**Your instructions**.
Reproduce the Ochman biography between "Wiesław Ochman recorded" and "Song Contest 2022.", inclusive, swapping "vinyl records" for "LP albums".

**Text shown**.
***

Wiesław Ochman (; born 6 February 1937) is a Polish tenor.

Life and career 
In 1960, he graduated from the AGH University of Science and Technology in Kraków. Ochman began learning voice under the direction of Gustaw Serafin in Kraków (1955–1959) and Maria Szłapak in Bytom (1960–1963). In 1960, he joined the Silesian Opera in Bytom, where he sang for three seasons, in 1963 and 1964; and then, at the Opera Krakowska. He performed at the Teatr Wielki in Warsaw from 1964 till 1970. In 1965 he sang the tenor lead Jontek in the "national Polish opera" Halka by Stanisław Moniuszko in the opening performance in the reconstructed Teatr Wielki. He recorded that role and it is now available on compact disc.

Wiesław Ochman began his international career in 1967 with the Berlin State Opera. He sang in Munich and Hamburg. He achieved his first successes in competition at festivals in Glyndebourne and Salzburg. In 1972, he was engaged by the Paris Opera, and consecutively by operas in Chicago and San Francisco. He also performed in Milan's La Scala, Buenos Aires, Madrid, Moscow and Vienna. In 1975 with the role of Arrigo in the opera The Sicilian Vespers by Giuseppe Verdi, Ochman made his debut at New York's  Metropolitan Opera.

Wiesław Ochman recorded 31 vinyl records, most of them in Poland.

In 1980, he was awarded the City of Kraków Award and in 1996 he received the Order of the Smile. In 2001, he was awarded by then President of Poland Aleksander Kwaśniewski the Commander's Cross with Star of the Order of Polonia Restituta for his outstanding achievements in the field of culture. In 2005, he became a recipient of the Gold Medal for Merit to Culture – Gloria Artis.

Personal life

He married his wife, Krystyna, in 1963. He is the grandfather of singer Krystian Ochman, the winner of the eleventh season of The Voice of Poland and the winner of Poland's national selection to represent the country at the Eurovision Song Contest 2022.

***

[Stored dataset items]
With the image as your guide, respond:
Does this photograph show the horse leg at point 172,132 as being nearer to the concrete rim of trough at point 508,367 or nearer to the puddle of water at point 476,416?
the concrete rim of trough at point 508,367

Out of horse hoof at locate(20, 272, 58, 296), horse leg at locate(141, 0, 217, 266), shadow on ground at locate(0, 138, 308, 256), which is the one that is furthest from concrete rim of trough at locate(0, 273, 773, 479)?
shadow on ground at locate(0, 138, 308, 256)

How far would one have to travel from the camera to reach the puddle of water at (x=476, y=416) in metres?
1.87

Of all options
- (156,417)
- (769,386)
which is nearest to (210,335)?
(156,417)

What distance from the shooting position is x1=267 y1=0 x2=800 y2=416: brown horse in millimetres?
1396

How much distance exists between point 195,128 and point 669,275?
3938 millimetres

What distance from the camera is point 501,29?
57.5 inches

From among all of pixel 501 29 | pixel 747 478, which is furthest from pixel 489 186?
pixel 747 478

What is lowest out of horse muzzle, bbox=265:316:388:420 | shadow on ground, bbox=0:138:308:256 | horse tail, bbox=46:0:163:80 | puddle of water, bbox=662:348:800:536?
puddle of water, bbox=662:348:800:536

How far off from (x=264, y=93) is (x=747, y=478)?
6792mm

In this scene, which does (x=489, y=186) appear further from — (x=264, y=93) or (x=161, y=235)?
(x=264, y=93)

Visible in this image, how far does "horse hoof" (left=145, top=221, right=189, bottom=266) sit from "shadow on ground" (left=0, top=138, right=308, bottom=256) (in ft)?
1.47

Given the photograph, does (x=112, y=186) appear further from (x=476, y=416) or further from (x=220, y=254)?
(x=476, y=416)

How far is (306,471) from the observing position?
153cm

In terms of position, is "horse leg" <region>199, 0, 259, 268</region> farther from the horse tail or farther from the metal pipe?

***

**The response**.
Wiesław Ochman recorded 31 LP albums, most of them in Poland.

In 1980, he was awarded the City of Kraków Award and in 1996 he received the Order of the Smile. In 2001, he was awarded by then President of Poland Aleksander Kwaśniewski the Commander's Cross with Star of the Order of Polonia Restituta for his outstanding achievements in the field of culture. In 2005, he became a recipient of the Gold Medal for Merit to Culture – Gloria Artis.

Personal life

He married his wife, Krystyna, in 1963. He is the grandfather of singer Krystian Ochman, the winner of the eleventh season of The Voice of Poland and the winner of Poland's national selection to represent the country at the Eurovision Song Contest 2022.